From planning “first day of school pictures” to being on-call in the latest hours of the night, resident assistants on campus have countless responsibilities they carry out in the pursuit of building a safe community for their residents.

Justin Jaskowiak, assistant director for residence life, said there are 161 RAs dispersed among the 14 dorms on campus, acting as the first point of contact for many new students at UT. Their job includes ensuring safety for students, as well as making sure students feel comfortable during their first year at UT to transition into being away from home for the first time.

“We look for that relationship-building skill or peer mentoring,” Jaskowiak said. “We love RAs that come with an attitude of flexibility. They have to respond to all sorts of incidents that could happen.”

RAs often attribute the positive impacts their resident assistants had on their lives as a reason to get involved with the position. RAs can help students get involved on campus, provide support and build relationships with their residents.

Jester West RA Sarah Austin, an accounting graduate student, said UT has a variety of students with different backgrounds and experiences, so it’s important for RAs to be open-minded and compassionate. 

“A characteristic all RAs should possess is compassion,” Austin said. “We’ve gone through a lot of the same struggles that they’ve gone through, and they can come to us and ask us for any type of help that they need.”
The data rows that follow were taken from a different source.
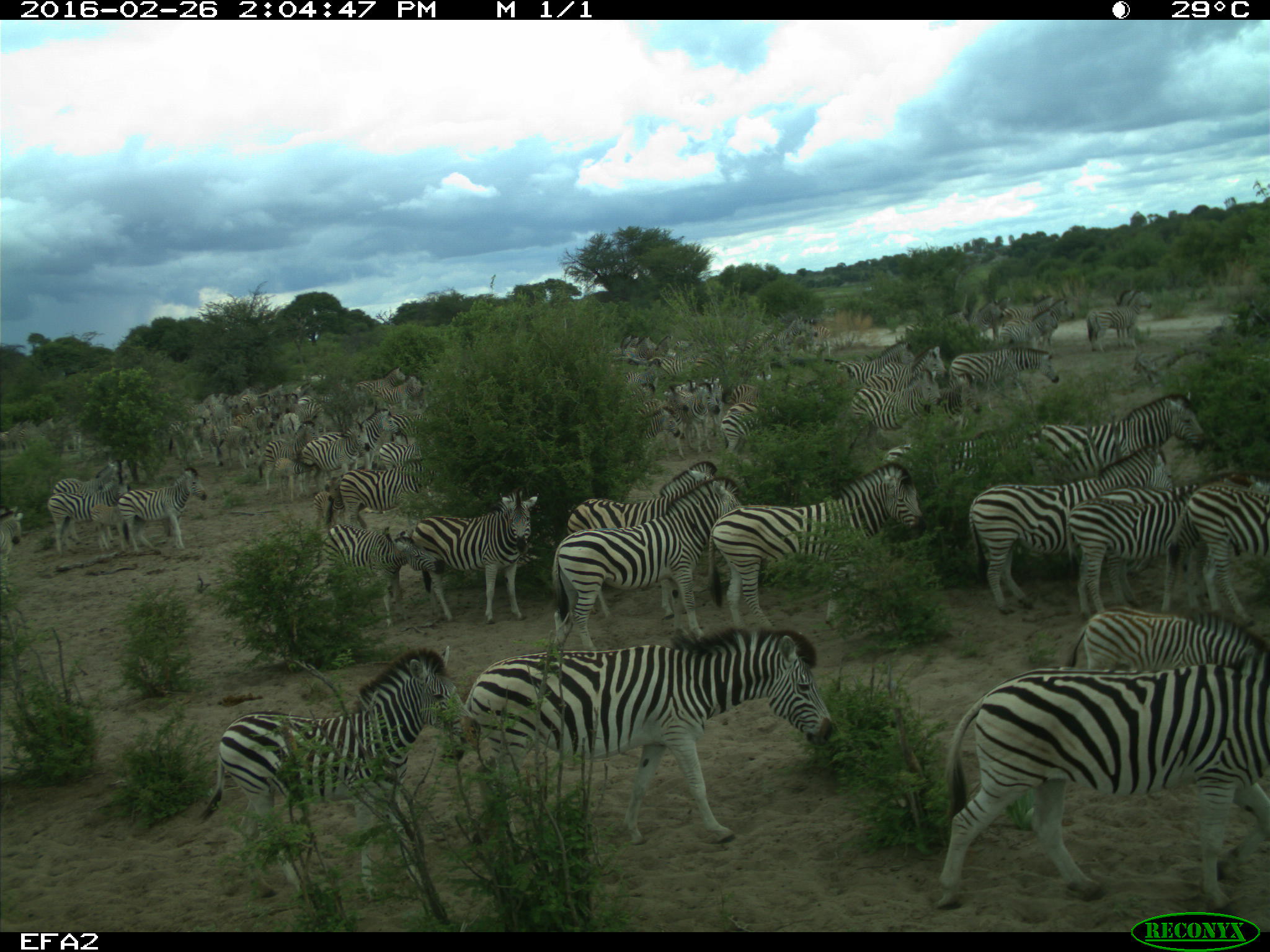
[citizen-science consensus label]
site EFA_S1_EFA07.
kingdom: Animalia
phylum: Chordata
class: Mammalia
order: Perissodactyla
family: Equidae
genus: Equus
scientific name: Equus quagga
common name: plains zebra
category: zebraplains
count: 51+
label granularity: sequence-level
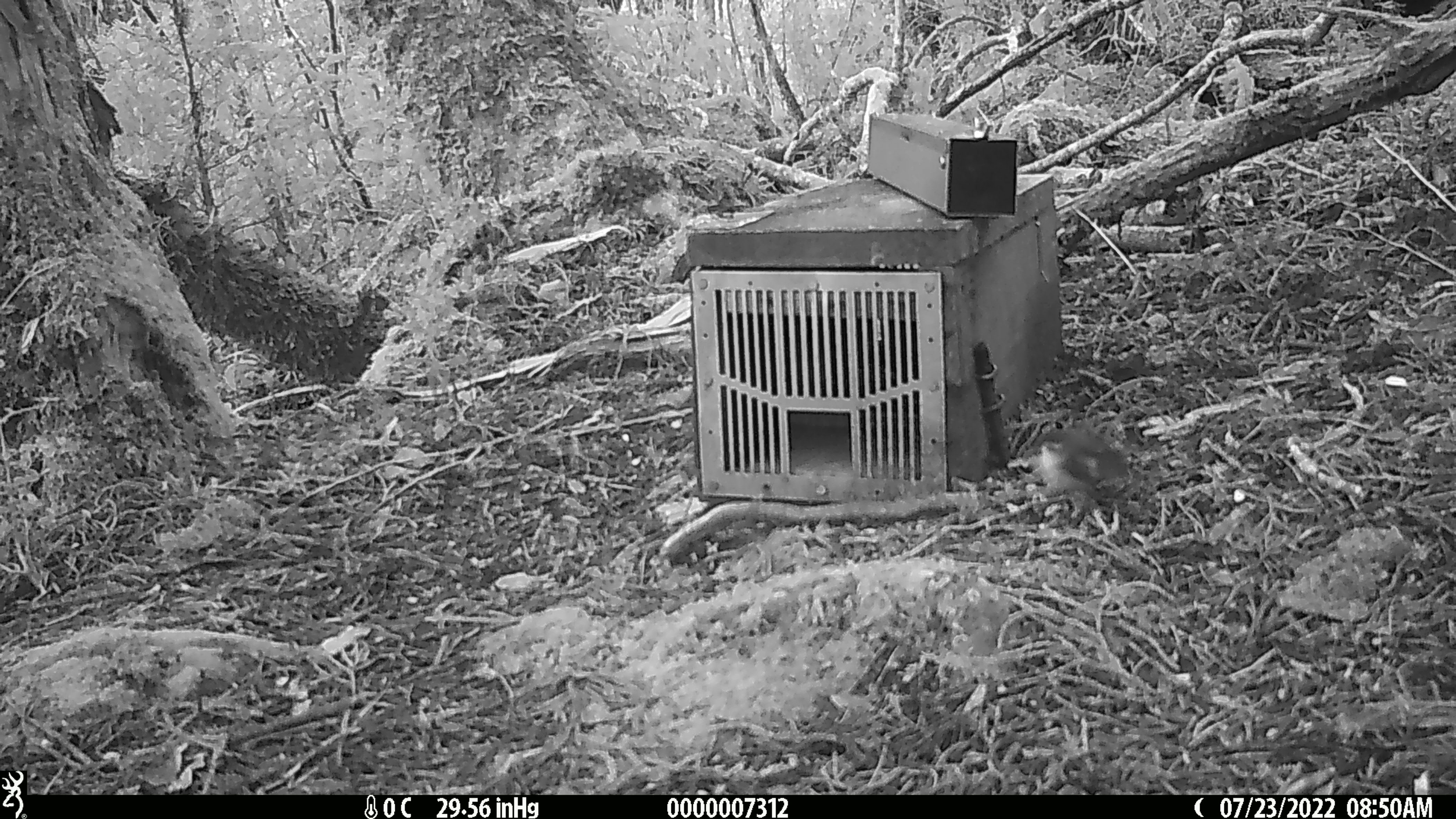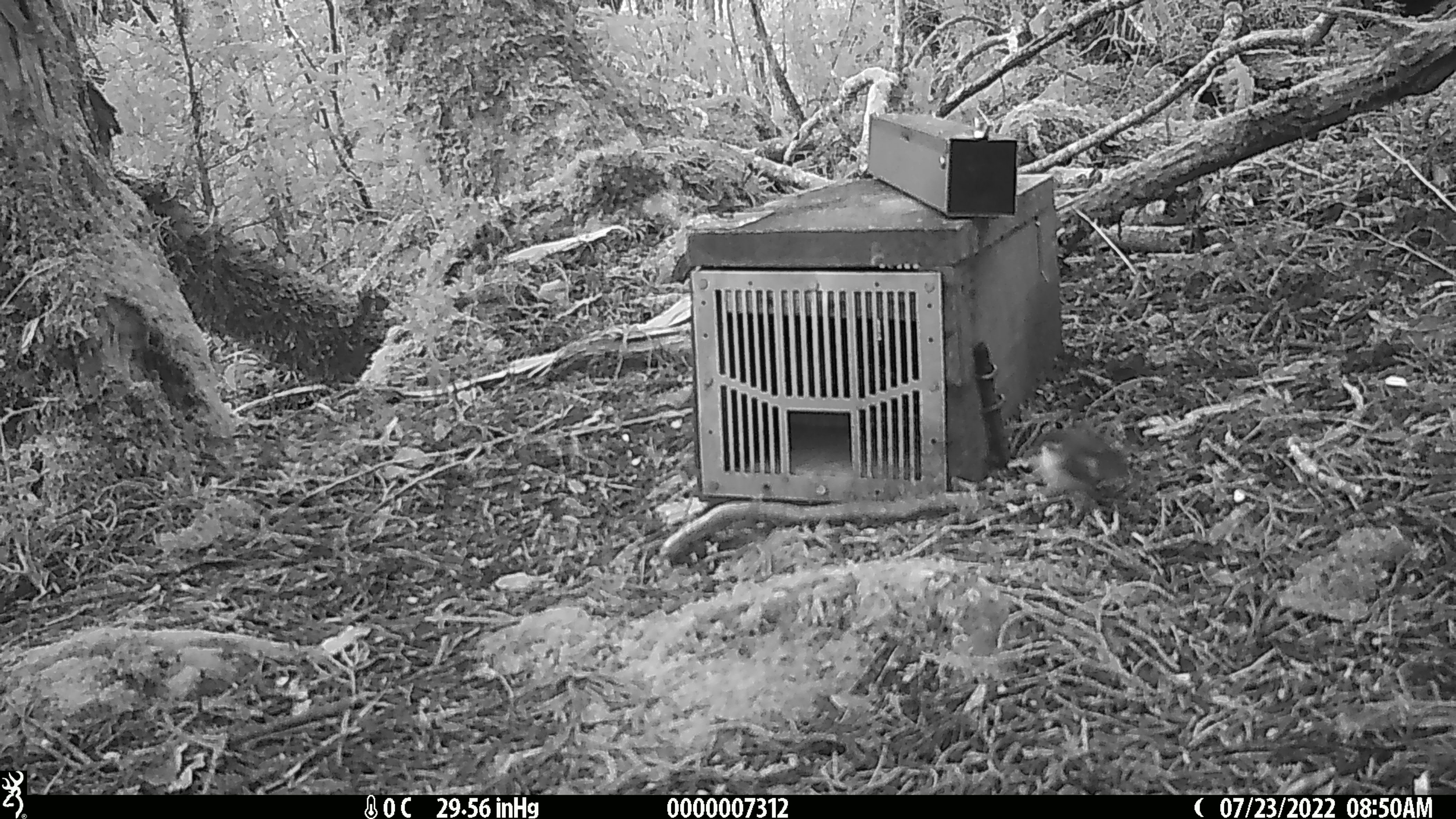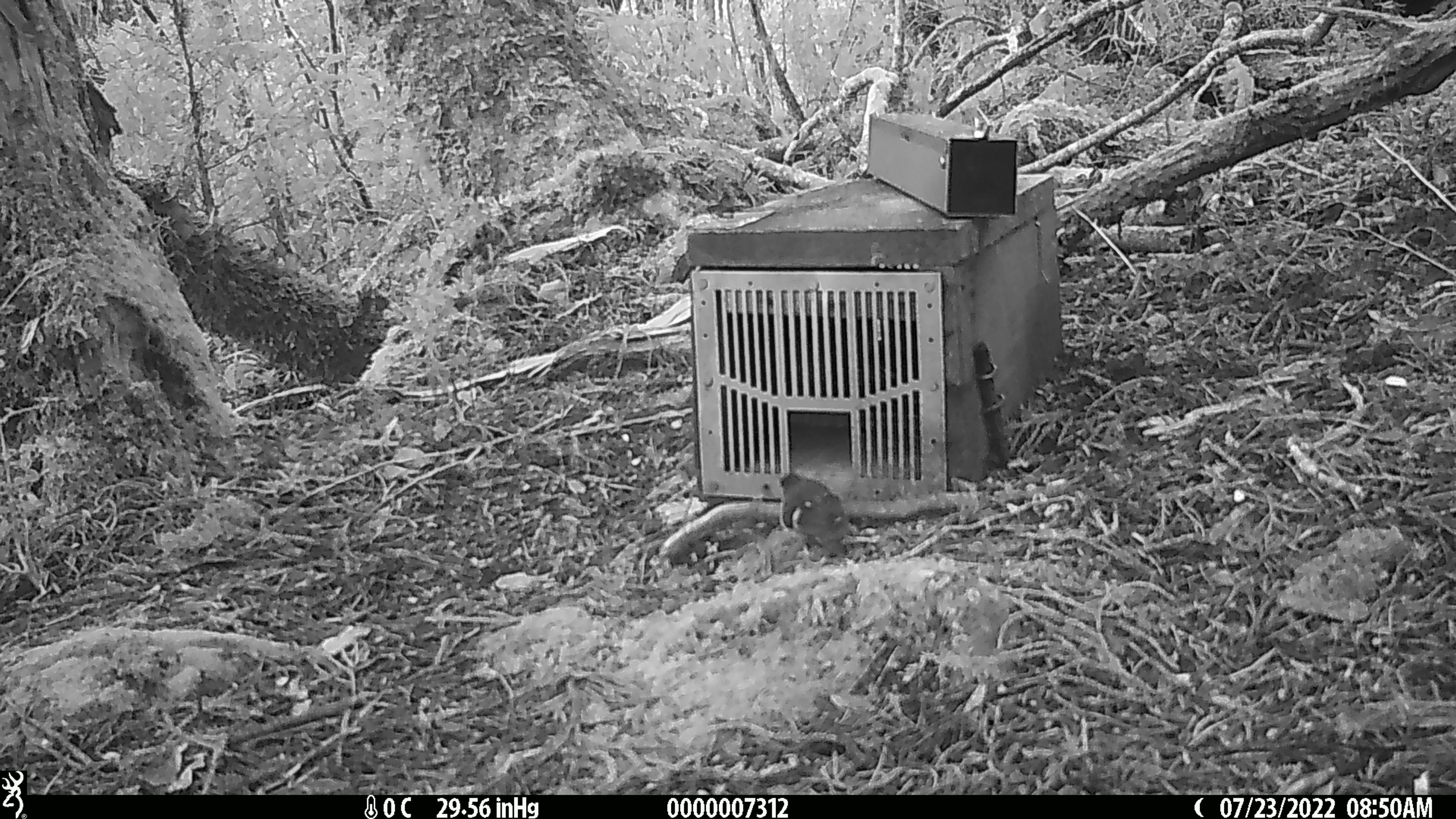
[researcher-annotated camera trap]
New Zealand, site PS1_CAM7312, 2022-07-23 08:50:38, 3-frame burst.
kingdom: Animalia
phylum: Chordata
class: Aves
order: Passeriformes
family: Acanthisittidae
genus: Acanthisitta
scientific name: Acanthisitta chloris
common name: rifleman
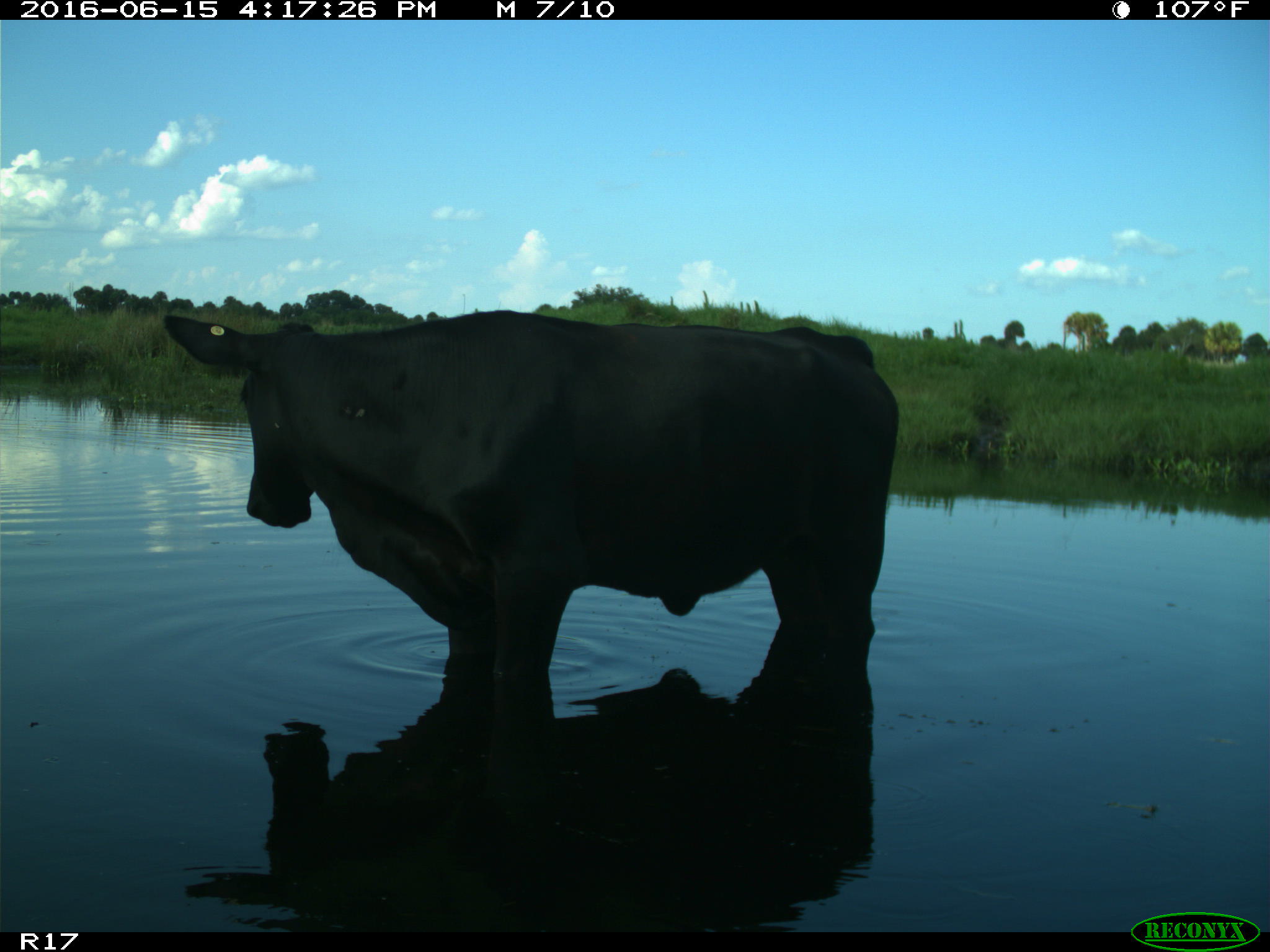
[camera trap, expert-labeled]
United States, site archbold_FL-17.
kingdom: Animalia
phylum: Chordata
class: Mammalia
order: Artiodactyla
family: Bovidae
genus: Bos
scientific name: Bos taurus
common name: domestic cow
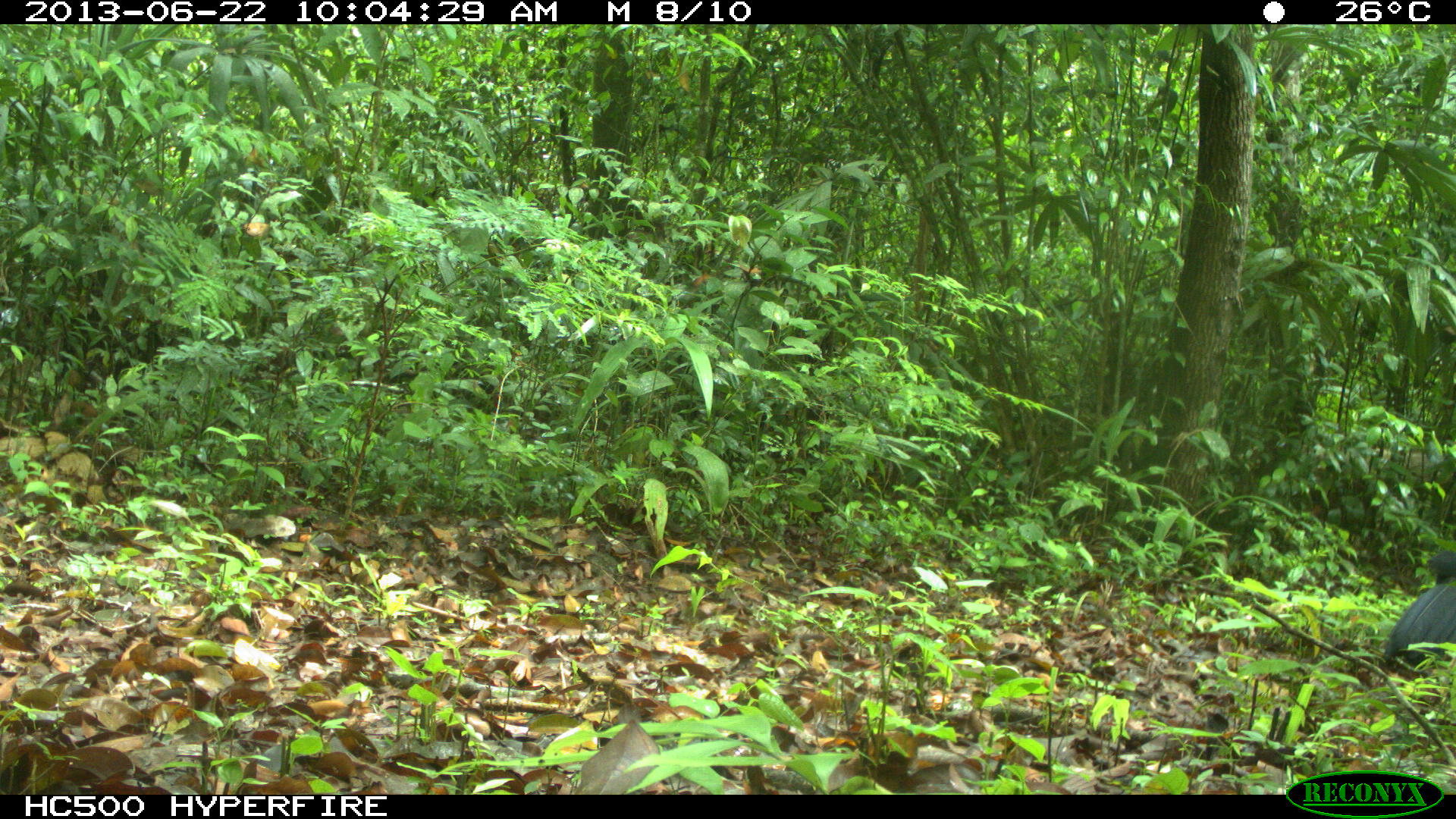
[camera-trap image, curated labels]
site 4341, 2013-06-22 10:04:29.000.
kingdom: Animalia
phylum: Chordata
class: Aves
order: Galliformes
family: Cracidae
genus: Crax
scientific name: Crax rubra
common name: great curassow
Crax rubra (great curassow), count 1, sex male.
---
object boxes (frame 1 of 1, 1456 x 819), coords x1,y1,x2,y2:
crax rubra: 1380,557,1456,663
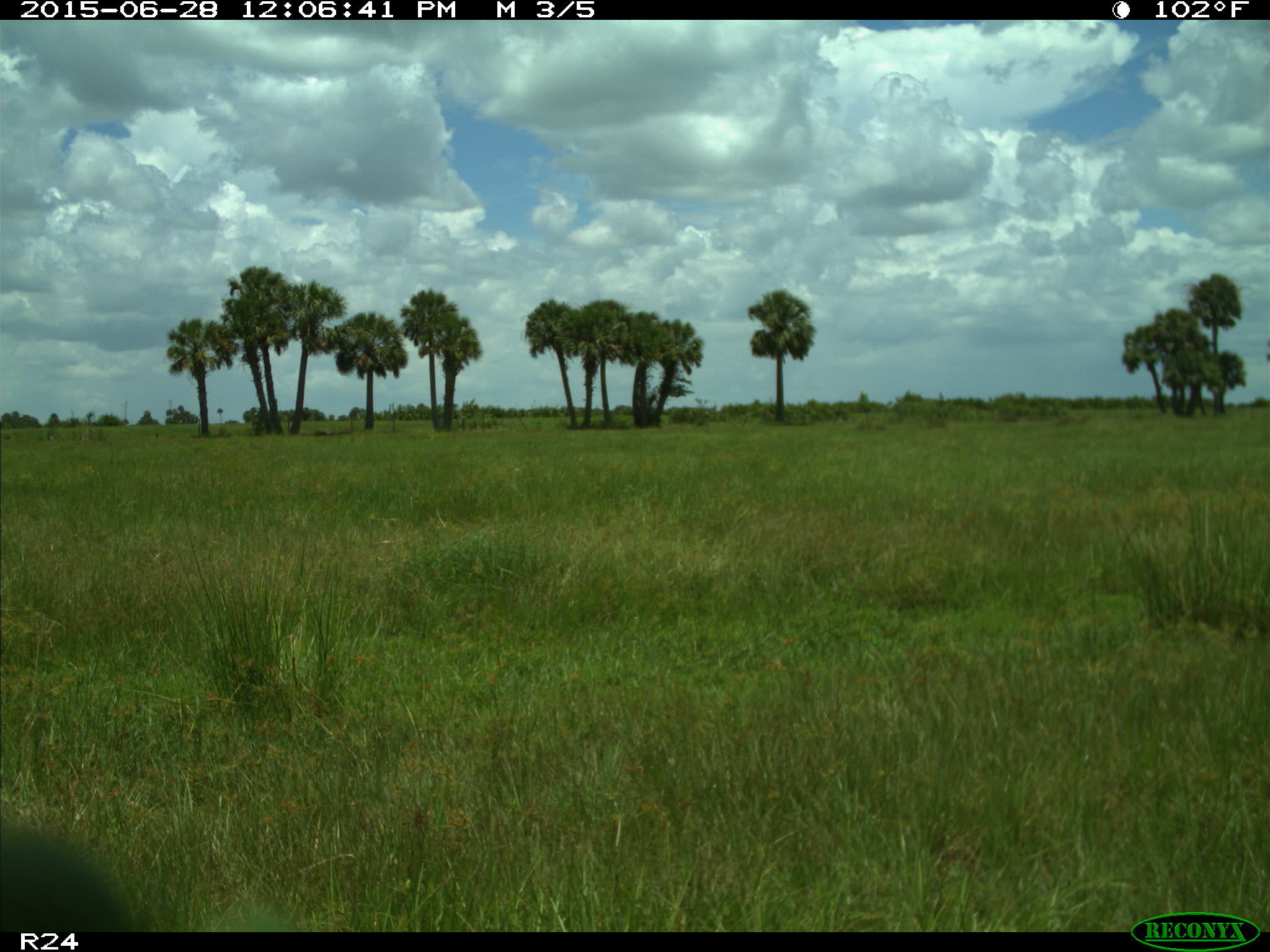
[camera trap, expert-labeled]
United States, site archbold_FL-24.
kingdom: Animalia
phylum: Chordata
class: Mammalia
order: Artiodactyla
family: Bovidae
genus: Bos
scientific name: Bos taurus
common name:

A majority of RAs return to serve more than one year in the position, Jaskowiak said. For the 2016-17 school year, Jaskowiak said 106 of the total 161 RAs returned from the previous year. Each has their own reason, but many RAs expressed the importance of the impact they make on residents as motivation.

“It’s that moment when they trust you,” said Jester East RA Jennifer Valdez, government junior. “The kids in my hall all started hanging out together after attending our program, and it was a moment when I took a step back and said, ‘Oh, I did that.’ They feel safe on our floor.”  

As an RA, Austin said she tries to encourage her own residents to take part in this position as well.

“It is incredibly rewarding, and that’s not something I expected,” Austin said. “It’s really a second home.”